Ah, sticky buns: my preferred cousin to the cinnamon bun. Not that I have anything against cinnamon buns, you understand… but cream cheese icing and I have an on-again, off-again relationship (I keep cheating on it with chocolate ganache frosting). There’s something about the super-thick, gooey, and in places hard-baked crunchy caramel that gives sticky buns their name… and I prefer it to a dairy-based topping for these spiraled goodies.
There’s a back story here (surprise, surprise). I don’t think I’d truly fallen in love with sticky buns until my family and I took a road trip (picture: giant Safari van towing a pop-up camper) out to Canada’s east coast. For a couple of days, we camped in the gorgeous Bay of Fundy National Park and stocked up on supplies in the neighbouring town of Alma. This particular town needs to be commended for two things: lobster and sticky buns. There’s a teeny tiny bakery called Kelly's that sells them by the half-dozen, hot from the oven every morning. We learned quickly to get ‘em before they were gone. I can’t remember how we heard of Kelly's… perhaps Mom and Dad had found it during their east coast trip in 1984. That could explain my devotion to these buns… I could have been exposed in utero, since I had accompanied my parents as a first-trimester bun in the oven (pun totally intended). At any rate, returning as a young adult, I immensely enjoyed them again after a dinner of lobster and corn on the cob. Definitely a weekend in food from the archives to remember.
I’ve had a few attempts at sticky buns in the past, and they’ve always been lackluster. Last weekend, though, I was hit with a craving and went for it. I did some Googling, and found this recipe from a Washington D.C. baker’s blog. They look fantastic, as you can see for yourself in Pete’s blog pics. Again, trusting everyday-people-turned-food-bloggers took precedence, and I attempted to follow the dough recipe to a tee. This included halving the recipe for the caramel topping, as Pete suggests. The only problem was the yeast. In the recipe, it looks like Pete just tosses in the yeast with the rest of the ingredients, without letting it “bloom” (a.k.a. wake up from it’s dormant little Fleischman’s package nap) first. Then again, he didn’t really specify what kind of yeast he was using, either… he could have been using an active yeast cake. Hrm. In the end, against my better judgment, I tossed the dry yeast in where the recipe indicates.

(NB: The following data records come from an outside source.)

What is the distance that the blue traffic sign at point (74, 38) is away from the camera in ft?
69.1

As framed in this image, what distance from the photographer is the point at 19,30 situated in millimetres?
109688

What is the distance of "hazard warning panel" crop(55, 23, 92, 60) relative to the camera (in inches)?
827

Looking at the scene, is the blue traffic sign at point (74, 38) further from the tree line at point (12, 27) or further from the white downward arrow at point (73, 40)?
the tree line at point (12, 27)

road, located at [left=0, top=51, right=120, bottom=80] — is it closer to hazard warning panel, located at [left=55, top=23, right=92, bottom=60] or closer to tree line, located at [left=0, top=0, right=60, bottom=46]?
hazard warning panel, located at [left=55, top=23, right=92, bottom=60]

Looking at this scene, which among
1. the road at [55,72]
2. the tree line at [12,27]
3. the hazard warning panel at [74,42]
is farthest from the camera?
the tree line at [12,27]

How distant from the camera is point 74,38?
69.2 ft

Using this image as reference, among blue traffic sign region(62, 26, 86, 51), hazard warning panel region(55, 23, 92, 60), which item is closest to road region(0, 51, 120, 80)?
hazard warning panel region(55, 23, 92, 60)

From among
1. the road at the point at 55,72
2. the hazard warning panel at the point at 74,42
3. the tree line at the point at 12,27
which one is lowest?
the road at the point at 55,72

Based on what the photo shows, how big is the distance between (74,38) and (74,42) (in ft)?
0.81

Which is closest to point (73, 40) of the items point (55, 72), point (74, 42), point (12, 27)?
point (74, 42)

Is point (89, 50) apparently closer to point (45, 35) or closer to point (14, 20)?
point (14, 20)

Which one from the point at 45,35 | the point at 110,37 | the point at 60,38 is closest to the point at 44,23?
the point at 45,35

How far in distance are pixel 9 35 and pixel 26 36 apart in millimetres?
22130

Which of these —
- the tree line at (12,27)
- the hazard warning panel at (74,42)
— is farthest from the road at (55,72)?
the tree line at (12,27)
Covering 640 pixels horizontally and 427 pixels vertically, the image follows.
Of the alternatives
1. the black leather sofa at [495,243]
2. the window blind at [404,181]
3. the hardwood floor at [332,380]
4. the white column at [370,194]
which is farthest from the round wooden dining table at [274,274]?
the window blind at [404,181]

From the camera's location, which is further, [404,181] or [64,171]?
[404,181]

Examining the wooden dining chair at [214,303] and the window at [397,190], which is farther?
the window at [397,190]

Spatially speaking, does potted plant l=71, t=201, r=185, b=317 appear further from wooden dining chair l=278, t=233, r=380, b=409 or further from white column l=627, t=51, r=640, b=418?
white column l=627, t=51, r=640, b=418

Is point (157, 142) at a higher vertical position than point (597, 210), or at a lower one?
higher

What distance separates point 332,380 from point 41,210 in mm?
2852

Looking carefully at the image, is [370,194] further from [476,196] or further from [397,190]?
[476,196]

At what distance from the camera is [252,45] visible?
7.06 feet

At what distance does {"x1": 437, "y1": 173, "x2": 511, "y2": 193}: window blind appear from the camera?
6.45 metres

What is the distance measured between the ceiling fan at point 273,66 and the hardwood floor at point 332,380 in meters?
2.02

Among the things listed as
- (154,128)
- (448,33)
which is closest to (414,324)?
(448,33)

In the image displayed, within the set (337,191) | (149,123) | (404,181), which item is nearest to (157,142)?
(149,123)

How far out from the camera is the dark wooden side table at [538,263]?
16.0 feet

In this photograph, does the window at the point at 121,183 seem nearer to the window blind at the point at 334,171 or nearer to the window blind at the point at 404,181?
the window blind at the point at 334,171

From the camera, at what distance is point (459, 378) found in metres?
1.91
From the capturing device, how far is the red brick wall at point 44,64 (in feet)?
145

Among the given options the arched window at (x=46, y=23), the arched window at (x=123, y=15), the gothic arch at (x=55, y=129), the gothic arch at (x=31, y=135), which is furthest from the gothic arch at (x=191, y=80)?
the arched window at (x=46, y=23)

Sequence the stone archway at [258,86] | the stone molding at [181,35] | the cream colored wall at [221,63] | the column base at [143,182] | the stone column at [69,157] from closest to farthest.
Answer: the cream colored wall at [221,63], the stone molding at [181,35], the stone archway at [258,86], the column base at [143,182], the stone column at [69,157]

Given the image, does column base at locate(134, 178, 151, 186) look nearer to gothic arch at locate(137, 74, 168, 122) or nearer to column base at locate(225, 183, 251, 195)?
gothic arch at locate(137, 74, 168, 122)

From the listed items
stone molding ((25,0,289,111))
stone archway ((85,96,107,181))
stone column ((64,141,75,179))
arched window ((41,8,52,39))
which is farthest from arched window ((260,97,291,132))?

|Some call it kneading; I call it "frustration management"|
|Ready to roll.|
This was a mistake. The dough did not rise. I gave up after two hours and formed the rolls; the rolls, in turn, did not rise. I could still see the little dried yeast granules distributed throughout the dough like little tan-coloured poppyseeds. Not cool. In the end, I nestled almost all the rolls together in my glass pie dish, said a quick little prayer, and popped them in the oven.
Now, given the yeast situation prior to baking, I had placed these rolls quite close together. I figured, if they haven’t risen in the past four hours of prep, they wouldn’t rise now. I was wrong. Luckily I had placed my pizza pan underneath to catch any overflow, so my oven didn’t go up in burnt caramel smoke. Whew.
In the end, the sticky buns were MORE than edible… in fact, they only lasted a few days. The dough was a bit dense, sure, but still quite tender and moist. I wish I had trusted my instincts and “woken up” the yeast with a touch of warm water and a pinch of sugar… but then again, this mistake means I get to try, try again!